Gary Carsley | Sub/Dub

24 August – 15 September 2012



Gary Carsley ([left] D.102 Australia Felix (Penjing Garden 2), 2012, Lambda monoprint on reynobond, 120 x 85 cm [right] D.103 Australia Felix (Penjing Garden 3), 2012, Lambda monoprint on reynobond, 162 x 120 cm

For his third solo exhibition with BREENSPACE, Gary Carsley has as the central figure a portrait of Gough Whitlam on his first state visit to China (1973), to meet with officials following the Cultural Revolution. Whitlam’s symbollic decision to open communication and trade lines with China on Australia’s behalf was extremely progressive, and preceded the state visits of the USA and the UK. It marked a new era of dialogue with the region that was not previously possible.

'Sub/Dub' is part of a broader project by Carsley that looks to pivotal moments in Australia’s history that continue to affect and inform our experience of the present. Key professional and amateur photographs have been sourced that document important moments of Australia’s transformation from 1972–75, an era in which Whitlam made bold reforms towards his vision for the country the effects of which continue to resonate today. Carsley has established a working methodology that technologically and aesthetically intrudes on the photograph and is a political intervention into photography’s link with the real.
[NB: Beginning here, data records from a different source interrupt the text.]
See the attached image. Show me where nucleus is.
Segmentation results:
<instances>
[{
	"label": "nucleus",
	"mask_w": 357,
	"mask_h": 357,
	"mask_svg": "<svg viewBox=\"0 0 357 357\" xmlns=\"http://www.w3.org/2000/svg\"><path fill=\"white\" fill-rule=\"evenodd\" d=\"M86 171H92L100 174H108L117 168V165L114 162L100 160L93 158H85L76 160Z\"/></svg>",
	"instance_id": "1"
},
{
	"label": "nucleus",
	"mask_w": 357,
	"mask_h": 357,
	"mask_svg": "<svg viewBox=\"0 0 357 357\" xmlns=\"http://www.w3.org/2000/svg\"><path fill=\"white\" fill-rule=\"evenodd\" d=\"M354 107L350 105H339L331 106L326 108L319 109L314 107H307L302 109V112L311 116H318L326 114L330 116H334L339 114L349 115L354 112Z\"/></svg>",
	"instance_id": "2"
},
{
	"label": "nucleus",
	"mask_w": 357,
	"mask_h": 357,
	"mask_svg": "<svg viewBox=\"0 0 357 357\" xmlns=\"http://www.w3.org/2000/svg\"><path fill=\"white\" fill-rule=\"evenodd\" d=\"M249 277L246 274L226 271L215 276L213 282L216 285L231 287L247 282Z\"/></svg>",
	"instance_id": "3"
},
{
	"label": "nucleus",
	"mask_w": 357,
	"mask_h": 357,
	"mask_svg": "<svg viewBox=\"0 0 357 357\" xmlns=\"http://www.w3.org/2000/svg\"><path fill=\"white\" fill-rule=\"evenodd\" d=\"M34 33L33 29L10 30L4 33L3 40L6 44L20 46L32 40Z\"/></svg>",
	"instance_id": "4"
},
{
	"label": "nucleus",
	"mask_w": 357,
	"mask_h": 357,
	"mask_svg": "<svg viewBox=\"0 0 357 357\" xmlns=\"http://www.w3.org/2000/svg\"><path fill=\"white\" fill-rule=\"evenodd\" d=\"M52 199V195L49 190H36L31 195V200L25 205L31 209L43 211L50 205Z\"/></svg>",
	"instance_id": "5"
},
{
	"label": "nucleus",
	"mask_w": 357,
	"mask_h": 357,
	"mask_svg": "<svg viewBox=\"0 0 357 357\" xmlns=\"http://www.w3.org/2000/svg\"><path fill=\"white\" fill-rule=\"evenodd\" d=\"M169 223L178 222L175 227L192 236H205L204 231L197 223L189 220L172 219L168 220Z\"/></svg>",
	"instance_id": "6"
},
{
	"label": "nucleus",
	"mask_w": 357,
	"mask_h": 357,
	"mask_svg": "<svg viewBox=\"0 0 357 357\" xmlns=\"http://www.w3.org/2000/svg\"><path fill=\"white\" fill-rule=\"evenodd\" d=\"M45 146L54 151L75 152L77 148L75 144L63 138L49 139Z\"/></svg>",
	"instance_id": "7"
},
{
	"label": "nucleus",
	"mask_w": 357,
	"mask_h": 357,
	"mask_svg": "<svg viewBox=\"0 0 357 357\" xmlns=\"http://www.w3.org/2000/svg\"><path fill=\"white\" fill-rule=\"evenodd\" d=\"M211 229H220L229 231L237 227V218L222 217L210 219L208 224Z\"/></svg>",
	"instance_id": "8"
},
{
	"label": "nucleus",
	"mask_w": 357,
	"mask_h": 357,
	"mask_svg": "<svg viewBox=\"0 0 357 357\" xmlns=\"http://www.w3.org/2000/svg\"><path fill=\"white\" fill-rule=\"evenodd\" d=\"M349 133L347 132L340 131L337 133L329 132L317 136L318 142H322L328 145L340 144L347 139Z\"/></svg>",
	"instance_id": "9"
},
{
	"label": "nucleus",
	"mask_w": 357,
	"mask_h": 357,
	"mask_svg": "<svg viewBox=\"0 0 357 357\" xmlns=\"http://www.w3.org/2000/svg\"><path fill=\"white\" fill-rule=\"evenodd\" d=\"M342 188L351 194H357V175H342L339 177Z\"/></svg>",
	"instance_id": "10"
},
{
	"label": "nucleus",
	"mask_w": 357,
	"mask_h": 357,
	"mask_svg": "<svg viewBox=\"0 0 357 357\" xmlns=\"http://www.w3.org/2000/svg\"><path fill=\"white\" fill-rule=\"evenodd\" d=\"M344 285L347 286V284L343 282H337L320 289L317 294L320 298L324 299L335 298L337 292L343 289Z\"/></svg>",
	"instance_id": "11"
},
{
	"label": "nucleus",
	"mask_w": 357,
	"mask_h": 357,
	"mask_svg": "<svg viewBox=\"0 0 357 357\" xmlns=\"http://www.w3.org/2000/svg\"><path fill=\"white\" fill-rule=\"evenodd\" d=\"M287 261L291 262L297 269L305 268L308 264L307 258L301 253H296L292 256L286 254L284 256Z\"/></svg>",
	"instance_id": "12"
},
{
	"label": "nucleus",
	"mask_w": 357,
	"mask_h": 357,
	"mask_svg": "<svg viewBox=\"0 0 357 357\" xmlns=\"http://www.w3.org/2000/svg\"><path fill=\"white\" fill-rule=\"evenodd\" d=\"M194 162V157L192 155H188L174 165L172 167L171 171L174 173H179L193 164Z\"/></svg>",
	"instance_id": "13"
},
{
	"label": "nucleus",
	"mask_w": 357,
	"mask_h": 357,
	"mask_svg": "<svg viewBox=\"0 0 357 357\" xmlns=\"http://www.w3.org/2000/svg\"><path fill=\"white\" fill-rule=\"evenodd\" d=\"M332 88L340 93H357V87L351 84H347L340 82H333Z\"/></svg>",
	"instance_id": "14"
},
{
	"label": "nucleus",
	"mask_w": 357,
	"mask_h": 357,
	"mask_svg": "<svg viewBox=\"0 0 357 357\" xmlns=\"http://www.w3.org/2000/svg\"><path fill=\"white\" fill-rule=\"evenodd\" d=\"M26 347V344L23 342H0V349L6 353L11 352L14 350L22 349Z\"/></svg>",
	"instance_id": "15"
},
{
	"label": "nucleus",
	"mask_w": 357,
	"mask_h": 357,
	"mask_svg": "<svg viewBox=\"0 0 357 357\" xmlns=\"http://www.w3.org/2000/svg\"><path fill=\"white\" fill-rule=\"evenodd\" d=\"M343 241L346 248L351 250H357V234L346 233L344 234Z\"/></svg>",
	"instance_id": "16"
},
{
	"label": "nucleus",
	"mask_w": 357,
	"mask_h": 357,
Carsley has rendered a photographic portrait of Whitlam in various types of marble. The ‘truth’ of the image is evacuated of its reality and supplemented by veneer samples of marble, constructing an alternate view of a particular time and space. The photograph—gained from the Whitlam Estate was taken by an amateur photographer—is rendered in a material that alludes to historic weight and commemoration. Conversely, the marble contact is a masquerade, a stand-in for the grandeur of real stone. Depicting the ‘people’s Prime Minister’ in a domestic material available to everyone creates a playful and democratic tableaux in which high and popular cultures collide.